* Records contained in a dataset:
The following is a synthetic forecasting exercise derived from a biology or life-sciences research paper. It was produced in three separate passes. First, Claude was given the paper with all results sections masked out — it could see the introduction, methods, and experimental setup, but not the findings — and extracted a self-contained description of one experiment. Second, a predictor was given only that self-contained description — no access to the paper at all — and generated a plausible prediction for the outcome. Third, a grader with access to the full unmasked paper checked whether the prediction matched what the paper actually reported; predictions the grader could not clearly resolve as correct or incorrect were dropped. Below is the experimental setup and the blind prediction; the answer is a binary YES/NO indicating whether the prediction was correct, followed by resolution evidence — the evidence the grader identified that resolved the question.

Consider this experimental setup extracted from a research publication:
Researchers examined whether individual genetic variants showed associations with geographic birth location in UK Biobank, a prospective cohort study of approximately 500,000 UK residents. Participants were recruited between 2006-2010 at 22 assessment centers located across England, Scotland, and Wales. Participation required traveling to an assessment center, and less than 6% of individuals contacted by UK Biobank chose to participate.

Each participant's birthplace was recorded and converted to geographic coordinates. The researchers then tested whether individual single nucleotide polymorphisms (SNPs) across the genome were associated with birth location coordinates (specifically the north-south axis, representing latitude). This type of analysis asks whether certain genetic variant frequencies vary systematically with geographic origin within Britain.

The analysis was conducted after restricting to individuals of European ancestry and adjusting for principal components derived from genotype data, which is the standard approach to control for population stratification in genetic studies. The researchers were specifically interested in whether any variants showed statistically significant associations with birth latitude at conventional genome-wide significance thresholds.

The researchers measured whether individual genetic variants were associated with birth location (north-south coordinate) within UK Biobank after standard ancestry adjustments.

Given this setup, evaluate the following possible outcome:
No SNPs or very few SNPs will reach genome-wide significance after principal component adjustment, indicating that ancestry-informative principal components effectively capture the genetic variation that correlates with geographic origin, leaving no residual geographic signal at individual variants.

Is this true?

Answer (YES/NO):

--

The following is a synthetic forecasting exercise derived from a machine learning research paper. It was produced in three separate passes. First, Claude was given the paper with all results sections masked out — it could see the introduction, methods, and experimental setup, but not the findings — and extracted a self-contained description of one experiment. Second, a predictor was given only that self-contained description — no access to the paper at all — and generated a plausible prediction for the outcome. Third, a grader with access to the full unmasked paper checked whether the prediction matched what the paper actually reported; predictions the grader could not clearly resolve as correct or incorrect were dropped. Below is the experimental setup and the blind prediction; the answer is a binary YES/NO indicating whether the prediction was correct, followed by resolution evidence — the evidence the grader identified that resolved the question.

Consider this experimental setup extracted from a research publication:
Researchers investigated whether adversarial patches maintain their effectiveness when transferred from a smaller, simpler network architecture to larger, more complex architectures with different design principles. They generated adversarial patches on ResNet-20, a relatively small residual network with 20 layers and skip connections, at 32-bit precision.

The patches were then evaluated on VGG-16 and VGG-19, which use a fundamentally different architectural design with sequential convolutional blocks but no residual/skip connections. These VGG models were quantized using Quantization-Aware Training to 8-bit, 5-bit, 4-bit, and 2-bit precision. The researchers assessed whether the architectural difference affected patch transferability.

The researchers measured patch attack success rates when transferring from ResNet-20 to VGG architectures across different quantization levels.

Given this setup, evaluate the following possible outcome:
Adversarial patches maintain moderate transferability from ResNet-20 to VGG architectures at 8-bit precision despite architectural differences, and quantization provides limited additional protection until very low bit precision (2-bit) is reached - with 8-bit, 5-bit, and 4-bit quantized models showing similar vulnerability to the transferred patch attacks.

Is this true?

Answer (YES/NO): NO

* DIRECTIONS FOR THIS TASK:
Of all the entries above, output exactly the lines between the one holding "The researchers measured patch" and the one holding "Answer (YES/NO): NO", inclusive.

* RESPONSE TO THE EXERCISE:
The researchers measured patch attack success rates when transferring from ResNet-20 to VGG architectures across different quantization levels.

Given this setup, evaluate the following possible outcome:
Adversarial patches maintain moderate transferability from ResNet-20 to VGG architectures at 8-bit precision despite architectural differences, and quantization provides limited additional protection until very low bit precision (2-bit) is reached - with 8-bit, 5-bit, and 4-bit quantized models showing similar vulnerability to the transferred patch attacks.

Is this true?

Answer (YES/NO): NO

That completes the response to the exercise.